The decision helps to ensure a level playing field for smaller- and start-up Internet businesses because it precludes larger, established companies like Amazon and Netflix from simply paying broadband companies for faster delivery. Equally important, it ensures reliable service and choice for consumers by acknowledging that the Internet, now a requisite of modern life, is akin to a utility, subject to regulation in the public interest.
The simple yet profound classification of broadband connections as a type of utility was central to winning the case, which was heard in the United States Court of Appeals for the District of Columbia Circuit and pitted the Federal Communications Commission against trade groups for the broadband companies. The agency had tried twice before to establish rules for competition and consumer protection on the Internet.

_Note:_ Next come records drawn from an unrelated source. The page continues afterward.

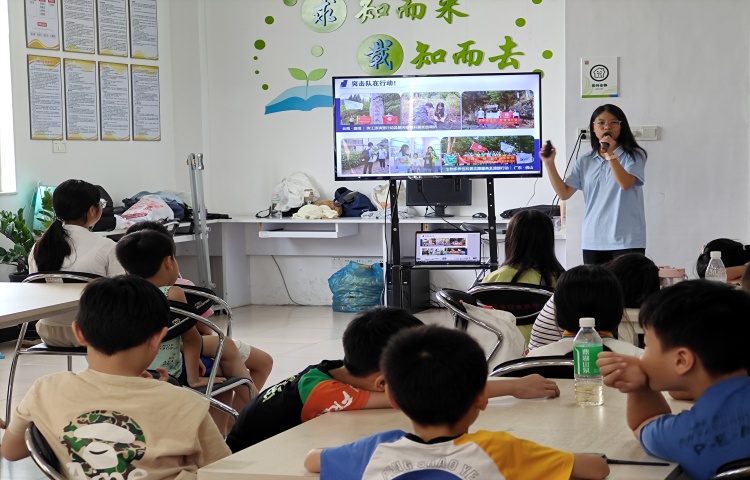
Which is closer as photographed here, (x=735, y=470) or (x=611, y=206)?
(x=735, y=470)

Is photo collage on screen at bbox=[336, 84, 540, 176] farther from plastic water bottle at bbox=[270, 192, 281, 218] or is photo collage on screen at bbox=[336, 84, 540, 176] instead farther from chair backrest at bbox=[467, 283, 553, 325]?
chair backrest at bbox=[467, 283, 553, 325]

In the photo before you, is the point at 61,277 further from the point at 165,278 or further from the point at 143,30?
the point at 143,30

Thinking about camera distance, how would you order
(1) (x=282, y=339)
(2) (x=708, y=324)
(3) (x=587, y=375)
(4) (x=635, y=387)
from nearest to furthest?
(2) (x=708, y=324)
(4) (x=635, y=387)
(3) (x=587, y=375)
(1) (x=282, y=339)

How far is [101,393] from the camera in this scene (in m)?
2.15

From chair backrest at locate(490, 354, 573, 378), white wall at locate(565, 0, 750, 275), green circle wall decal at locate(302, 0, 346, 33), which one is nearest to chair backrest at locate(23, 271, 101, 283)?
chair backrest at locate(490, 354, 573, 378)

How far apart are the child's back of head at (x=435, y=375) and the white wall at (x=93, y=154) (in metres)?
5.74

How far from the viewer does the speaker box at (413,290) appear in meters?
7.27

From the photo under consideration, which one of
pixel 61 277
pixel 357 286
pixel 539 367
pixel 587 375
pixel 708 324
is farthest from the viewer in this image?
pixel 357 286

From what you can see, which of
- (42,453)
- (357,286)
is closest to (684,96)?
(357,286)

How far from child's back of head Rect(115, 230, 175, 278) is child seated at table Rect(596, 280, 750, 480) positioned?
7.11ft

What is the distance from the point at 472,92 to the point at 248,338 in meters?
2.22

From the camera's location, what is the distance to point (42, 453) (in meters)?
2.08

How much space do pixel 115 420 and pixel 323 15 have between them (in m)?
6.60

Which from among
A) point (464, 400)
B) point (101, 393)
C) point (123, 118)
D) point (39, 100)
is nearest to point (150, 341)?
point (101, 393)
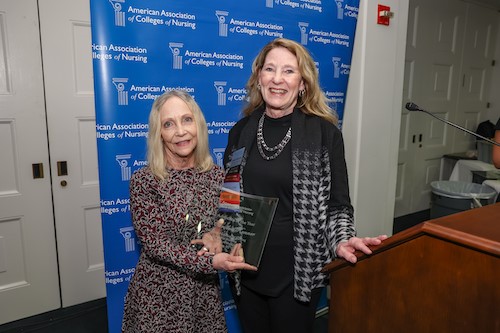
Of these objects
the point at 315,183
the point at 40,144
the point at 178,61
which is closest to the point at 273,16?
the point at 178,61

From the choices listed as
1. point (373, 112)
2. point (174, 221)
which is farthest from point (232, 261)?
point (373, 112)

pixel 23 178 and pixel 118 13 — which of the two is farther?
pixel 23 178

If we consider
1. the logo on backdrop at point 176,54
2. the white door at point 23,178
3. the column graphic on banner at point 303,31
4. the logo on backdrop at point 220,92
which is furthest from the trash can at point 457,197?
the white door at point 23,178

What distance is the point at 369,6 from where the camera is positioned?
8.77 ft

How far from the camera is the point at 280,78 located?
1.46 m

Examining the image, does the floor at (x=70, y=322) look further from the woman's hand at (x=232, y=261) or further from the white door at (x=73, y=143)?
the woman's hand at (x=232, y=261)

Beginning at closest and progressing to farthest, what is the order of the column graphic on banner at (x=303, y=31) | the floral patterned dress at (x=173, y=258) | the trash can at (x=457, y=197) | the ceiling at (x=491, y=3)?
the floral patterned dress at (x=173, y=258) < the column graphic on banner at (x=303, y=31) < the trash can at (x=457, y=197) < the ceiling at (x=491, y=3)

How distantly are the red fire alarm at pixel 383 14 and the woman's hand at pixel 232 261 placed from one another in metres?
2.19

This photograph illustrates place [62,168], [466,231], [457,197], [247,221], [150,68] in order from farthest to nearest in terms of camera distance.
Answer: [457,197] → [62,168] → [150,68] → [247,221] → [466,231]

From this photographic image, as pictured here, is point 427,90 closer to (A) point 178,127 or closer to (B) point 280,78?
(B) point 280,78

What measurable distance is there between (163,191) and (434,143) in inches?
187

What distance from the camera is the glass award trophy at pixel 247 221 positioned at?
1.21 m

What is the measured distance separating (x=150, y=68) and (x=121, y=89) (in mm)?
180

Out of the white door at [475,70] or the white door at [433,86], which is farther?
the white door at [475,70]
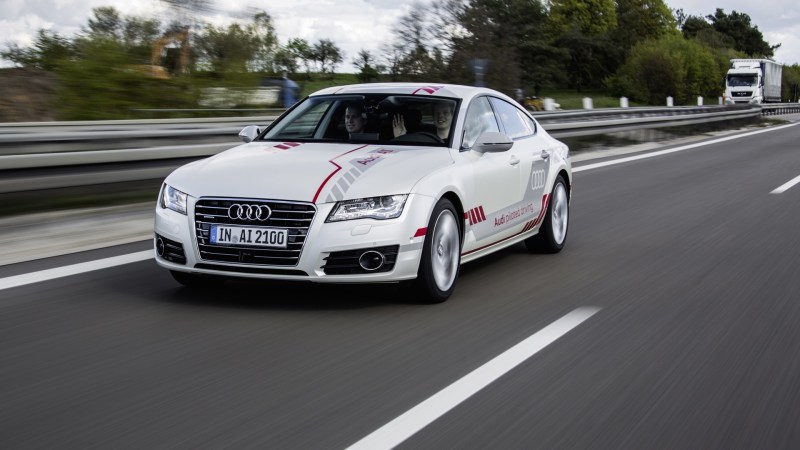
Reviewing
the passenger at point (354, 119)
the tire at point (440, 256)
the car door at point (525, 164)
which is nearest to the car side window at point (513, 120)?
the car door at point (525, 164)

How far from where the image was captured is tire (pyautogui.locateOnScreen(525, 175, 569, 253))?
898 cm

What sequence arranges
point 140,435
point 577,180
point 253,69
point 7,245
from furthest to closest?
point 253,69, point 577,180, point 7,245, point 140,435

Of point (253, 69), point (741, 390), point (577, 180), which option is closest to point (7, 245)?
point (741, 390)

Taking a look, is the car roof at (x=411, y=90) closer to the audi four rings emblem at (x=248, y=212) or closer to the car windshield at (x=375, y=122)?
the car windshield at (x=375, y=122)

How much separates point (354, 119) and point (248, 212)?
1.64 m

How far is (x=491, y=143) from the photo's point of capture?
24.4ft

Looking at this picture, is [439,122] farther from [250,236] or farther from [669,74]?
[669,74]

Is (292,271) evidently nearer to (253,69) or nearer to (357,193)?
(357,193)

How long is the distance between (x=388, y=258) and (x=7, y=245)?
3746mm

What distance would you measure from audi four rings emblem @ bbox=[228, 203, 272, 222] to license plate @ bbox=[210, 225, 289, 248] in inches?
2.5

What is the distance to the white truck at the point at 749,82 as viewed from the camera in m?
72.4

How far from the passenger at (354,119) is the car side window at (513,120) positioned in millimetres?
1208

The broadband industry successfully challenged both proposals, largely on the ground that it was primarily an information provider, more like a discretionary convenience for consumers than a utility, and thus not subject to FCC authority. The industry’s goal was to kill off net neutrality — the doctrine that cable and phone companies should treat all information equally as it travels over their broadband networks.
In late 2014, the ground under the debate shifted when President Obama called on the commission to treat broadband service providers more like utilities, subject to rules similar to those governing telephone services. At the same time, millions of Americans weighed in on the FCC’s proposed rules, saying much the same thing. In response, the FCC developed the new and stronger regulations that prevailed this week. Gone were earlier proposals to let cable and phone companies offer separate (and unequal) high-quality and low-quality tiers. Gone were proposals to regulate some provider practices while putting others outside the purview of federal regulation.

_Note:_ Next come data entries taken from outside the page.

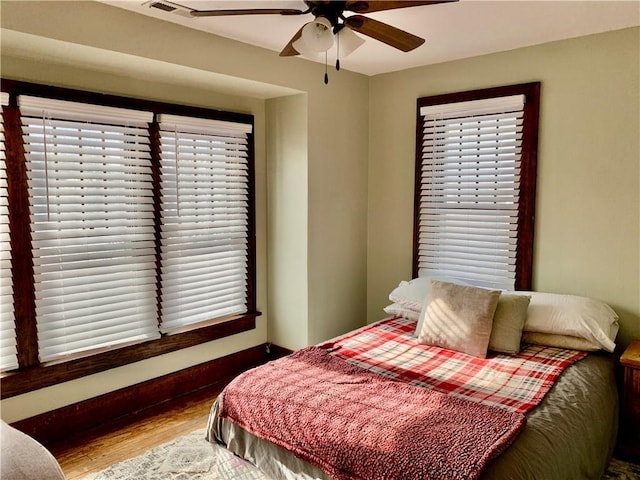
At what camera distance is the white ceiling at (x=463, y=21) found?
2533mm

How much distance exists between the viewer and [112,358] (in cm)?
311

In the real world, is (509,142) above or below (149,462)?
above

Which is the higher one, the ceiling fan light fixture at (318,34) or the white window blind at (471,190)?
the ceiling fan light fixture at (318,34)

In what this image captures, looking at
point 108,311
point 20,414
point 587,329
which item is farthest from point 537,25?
point 20,414

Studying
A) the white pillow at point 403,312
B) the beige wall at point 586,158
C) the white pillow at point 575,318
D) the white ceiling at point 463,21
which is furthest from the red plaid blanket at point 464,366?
the white ceiling at point 463,21

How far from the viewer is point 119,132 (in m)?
3.08

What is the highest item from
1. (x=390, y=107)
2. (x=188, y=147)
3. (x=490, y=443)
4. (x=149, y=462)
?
(x=390, y=107)

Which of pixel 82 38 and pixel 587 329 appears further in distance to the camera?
pixel 587 329

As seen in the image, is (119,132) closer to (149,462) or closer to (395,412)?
(149,462)

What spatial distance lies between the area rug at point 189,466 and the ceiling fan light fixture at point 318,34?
6.52ft

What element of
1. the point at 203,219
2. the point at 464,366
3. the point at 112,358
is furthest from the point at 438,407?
the point at 203,219

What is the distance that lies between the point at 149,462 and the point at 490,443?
1.89 metres

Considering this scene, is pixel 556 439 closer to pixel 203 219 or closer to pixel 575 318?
pixel 575 318

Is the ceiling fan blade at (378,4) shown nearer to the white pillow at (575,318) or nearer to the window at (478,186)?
the window at (478,186)
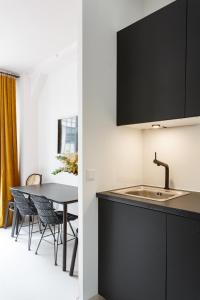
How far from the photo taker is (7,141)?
13.9ft

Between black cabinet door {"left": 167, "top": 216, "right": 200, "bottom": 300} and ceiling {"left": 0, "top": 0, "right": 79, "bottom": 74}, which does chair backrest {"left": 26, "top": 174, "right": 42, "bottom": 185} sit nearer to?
ceiling {"left": 0, "top": 0, "right": 79, "bottom": 74}

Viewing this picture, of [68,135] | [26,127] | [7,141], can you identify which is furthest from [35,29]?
[7,141]

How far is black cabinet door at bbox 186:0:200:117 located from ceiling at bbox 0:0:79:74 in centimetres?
98

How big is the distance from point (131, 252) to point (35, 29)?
2.76 metres

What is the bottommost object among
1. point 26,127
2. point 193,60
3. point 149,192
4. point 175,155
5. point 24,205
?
point 24,205

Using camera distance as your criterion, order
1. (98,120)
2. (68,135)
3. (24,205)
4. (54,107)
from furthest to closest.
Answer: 1. (54,107)
2. (68,135)
3. (24,205)
4. (98,120)

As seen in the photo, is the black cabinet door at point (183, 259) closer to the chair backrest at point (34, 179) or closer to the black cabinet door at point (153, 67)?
the black cabinet door at point (153, 67)

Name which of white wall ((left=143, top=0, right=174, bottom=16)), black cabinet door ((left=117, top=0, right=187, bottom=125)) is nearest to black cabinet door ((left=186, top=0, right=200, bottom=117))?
black cabinet door ((left=117, top=0, right=187, bottom=125))

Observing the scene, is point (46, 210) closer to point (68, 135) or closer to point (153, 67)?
point (68, 135)

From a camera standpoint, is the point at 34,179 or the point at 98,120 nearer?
the point at 98,120

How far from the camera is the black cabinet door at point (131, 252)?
5.18 feet

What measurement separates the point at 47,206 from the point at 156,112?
174 centimetres

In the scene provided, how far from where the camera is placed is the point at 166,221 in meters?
1.52

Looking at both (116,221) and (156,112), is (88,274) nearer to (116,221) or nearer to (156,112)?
(116,221)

Even before the ruling, cable and phone companies had vowed to challenge any unfavorable outcome, possibly by taking the case to the Supreme Court. The industry is also virtually certain to ask Congress to pass legislation to revoke or water down the FCC’s regulations.
It is hard to imagine lawmakers taking a stand to make the Internet less accessible. It is unknown whether the Supreme Court would hear an appeal. The ruling is a step forward for the Internet and its users, and deserves to stand.